→ Task instructions
Skip every line before the one containing "In the photo, does", then copy that line and the rest of the entries below exactly, through the last line.

→ Recorded information

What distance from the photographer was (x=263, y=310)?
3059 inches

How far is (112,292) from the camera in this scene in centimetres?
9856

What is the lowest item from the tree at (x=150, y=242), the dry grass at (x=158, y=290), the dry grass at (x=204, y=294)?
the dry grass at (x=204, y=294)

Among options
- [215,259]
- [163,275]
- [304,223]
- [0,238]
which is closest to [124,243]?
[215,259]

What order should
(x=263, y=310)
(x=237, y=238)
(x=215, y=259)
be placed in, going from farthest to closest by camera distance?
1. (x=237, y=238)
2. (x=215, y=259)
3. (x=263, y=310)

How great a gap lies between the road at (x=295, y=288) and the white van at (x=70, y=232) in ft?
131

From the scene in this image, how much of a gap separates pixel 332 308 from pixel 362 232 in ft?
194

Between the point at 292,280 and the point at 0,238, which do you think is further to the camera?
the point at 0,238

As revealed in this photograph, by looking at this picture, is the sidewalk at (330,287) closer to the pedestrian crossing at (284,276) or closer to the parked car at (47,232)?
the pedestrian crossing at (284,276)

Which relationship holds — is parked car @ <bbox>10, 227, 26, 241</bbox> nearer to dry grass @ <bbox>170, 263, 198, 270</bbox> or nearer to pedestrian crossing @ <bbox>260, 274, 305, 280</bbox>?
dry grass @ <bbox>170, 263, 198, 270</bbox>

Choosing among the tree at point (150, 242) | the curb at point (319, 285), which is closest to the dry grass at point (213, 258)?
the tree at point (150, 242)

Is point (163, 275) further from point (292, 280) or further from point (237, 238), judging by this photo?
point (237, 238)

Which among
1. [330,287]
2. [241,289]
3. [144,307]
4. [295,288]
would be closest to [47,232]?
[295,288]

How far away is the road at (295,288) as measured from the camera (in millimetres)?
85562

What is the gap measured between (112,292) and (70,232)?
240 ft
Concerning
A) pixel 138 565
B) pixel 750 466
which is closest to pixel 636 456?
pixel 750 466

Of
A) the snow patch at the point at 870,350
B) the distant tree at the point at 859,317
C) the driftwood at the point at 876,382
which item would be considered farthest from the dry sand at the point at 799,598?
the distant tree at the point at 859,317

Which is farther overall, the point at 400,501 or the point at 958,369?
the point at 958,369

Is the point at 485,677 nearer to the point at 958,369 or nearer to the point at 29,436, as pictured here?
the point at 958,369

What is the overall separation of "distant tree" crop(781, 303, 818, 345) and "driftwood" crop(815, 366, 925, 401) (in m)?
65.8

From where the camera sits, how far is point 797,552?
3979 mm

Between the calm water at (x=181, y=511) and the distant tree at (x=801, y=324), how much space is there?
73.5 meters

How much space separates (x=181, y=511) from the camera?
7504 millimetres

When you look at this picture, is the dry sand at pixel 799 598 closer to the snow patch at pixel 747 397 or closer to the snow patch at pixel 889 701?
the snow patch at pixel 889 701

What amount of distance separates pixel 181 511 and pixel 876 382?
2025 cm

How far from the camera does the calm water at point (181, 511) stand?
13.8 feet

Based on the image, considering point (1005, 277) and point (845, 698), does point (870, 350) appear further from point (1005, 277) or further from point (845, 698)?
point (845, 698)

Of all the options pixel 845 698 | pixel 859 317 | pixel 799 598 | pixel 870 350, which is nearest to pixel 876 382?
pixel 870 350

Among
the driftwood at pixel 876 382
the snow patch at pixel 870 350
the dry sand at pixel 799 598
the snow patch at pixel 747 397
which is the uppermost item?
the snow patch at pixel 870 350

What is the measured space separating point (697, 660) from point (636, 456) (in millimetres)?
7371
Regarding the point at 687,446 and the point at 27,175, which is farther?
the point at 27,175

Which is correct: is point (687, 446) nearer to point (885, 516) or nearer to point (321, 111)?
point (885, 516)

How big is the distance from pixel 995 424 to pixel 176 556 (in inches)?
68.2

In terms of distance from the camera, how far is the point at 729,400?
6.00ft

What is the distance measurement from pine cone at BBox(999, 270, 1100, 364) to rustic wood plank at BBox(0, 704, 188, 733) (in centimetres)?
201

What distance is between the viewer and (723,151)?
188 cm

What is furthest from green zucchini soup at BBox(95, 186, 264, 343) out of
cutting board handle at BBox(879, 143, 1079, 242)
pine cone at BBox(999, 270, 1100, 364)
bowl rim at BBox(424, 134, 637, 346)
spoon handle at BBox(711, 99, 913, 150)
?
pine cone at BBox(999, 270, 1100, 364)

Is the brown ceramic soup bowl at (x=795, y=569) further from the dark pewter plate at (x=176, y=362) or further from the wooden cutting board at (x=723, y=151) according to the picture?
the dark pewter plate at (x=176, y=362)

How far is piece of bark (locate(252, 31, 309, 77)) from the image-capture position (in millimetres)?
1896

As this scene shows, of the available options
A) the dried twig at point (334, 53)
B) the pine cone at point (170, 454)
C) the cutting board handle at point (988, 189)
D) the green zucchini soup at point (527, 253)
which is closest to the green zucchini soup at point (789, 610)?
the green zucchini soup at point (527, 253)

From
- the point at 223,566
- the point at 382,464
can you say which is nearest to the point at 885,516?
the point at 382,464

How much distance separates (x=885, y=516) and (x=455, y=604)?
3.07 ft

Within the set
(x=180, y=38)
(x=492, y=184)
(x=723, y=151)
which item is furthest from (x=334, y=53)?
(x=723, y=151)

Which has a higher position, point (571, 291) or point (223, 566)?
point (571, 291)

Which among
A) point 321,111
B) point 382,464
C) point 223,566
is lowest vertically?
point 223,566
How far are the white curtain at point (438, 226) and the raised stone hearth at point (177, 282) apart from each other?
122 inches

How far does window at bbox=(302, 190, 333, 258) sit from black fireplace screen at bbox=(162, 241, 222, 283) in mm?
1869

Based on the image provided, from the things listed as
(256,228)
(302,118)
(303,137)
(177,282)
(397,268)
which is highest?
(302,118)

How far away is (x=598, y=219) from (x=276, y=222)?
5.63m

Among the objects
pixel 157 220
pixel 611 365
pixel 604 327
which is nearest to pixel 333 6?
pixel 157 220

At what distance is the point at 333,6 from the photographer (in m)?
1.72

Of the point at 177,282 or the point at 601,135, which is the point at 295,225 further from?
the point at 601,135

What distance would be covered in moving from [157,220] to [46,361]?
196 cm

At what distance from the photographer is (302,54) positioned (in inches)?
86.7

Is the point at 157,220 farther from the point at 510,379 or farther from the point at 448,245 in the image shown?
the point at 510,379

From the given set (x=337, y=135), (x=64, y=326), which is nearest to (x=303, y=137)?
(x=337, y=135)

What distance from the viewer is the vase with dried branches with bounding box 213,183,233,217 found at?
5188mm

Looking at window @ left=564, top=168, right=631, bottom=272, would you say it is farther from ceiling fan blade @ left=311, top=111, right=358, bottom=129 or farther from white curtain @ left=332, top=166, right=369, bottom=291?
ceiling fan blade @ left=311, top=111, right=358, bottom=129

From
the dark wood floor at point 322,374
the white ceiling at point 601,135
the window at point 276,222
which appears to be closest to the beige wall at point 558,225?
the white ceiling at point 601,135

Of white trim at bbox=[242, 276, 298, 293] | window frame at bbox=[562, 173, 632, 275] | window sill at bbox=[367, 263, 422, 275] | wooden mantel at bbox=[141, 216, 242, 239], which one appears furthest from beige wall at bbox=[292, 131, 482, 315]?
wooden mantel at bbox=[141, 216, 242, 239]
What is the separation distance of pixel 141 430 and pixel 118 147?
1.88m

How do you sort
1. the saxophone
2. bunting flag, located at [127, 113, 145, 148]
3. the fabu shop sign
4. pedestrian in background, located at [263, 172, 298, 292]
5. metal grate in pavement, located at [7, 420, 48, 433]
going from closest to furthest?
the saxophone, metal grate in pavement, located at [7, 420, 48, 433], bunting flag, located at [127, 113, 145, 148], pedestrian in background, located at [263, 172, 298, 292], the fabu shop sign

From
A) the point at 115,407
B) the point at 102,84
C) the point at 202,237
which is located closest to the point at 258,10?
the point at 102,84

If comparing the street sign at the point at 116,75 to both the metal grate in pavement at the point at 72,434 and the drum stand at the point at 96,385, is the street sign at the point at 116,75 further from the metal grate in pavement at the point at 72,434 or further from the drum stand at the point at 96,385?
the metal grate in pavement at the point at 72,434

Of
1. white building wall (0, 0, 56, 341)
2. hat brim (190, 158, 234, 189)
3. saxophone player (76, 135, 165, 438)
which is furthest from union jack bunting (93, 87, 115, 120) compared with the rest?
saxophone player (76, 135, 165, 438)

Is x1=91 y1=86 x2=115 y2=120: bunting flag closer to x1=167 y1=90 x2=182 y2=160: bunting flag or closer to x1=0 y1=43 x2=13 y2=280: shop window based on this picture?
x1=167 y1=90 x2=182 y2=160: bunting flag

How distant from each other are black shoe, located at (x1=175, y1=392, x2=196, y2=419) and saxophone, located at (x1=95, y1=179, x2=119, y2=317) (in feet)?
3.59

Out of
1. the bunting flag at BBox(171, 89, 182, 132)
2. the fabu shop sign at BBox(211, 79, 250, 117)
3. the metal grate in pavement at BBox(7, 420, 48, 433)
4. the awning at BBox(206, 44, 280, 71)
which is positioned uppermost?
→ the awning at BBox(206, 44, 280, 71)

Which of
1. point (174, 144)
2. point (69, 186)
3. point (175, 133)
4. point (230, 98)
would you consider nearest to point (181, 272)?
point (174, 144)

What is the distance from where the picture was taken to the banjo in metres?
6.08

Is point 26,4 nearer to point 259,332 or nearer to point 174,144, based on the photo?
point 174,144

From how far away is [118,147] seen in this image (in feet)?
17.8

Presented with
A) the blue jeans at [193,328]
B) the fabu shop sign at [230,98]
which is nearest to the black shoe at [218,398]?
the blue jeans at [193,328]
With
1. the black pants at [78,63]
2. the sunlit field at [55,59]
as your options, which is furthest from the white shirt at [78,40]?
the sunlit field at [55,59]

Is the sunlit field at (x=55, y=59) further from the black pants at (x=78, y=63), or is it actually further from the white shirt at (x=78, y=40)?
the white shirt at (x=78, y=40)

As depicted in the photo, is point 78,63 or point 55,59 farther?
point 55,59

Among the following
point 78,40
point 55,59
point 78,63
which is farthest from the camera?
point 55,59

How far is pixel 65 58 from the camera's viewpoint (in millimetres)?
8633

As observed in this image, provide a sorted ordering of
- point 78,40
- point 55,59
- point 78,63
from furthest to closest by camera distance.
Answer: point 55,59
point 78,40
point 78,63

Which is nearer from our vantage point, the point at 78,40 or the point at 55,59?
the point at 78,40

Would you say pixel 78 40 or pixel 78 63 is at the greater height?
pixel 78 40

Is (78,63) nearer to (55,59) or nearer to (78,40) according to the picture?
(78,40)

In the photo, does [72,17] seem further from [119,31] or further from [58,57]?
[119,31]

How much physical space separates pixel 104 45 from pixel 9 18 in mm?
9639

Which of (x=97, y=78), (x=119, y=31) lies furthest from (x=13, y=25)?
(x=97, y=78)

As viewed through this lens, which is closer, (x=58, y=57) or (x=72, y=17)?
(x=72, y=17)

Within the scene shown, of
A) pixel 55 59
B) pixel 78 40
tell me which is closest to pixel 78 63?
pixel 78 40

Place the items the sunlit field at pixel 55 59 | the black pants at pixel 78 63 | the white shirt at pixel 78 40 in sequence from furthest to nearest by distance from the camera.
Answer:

→ Answer to the problem
In the photo, does [72,17] seem further from [119,31] or further from [58,57]?
[119,31]

How much physical space separates pixel 104 45 from pixel 9 18 in mm?
9639

Which of (x=97, y=78), (x=119, y=31) lies furthest from (x=13, y=25)?
(x=97, y=78)

As viewed through this lens, which is closer, (x=58, y=57) or (x=72, y=17)?
(x=72, y=17)

Within the scene shown, of
A) pixel 55 59
B) pixel 78 40
tell me which is closest to pixel 78 63?
pixel 78 40

Place the items the sunlit field at pixel 55 59 | the black pants at pixel 78 63 | the white shirt at pixel 78 40 in sequence from furthest to nearest by distance from the camera.
Answer:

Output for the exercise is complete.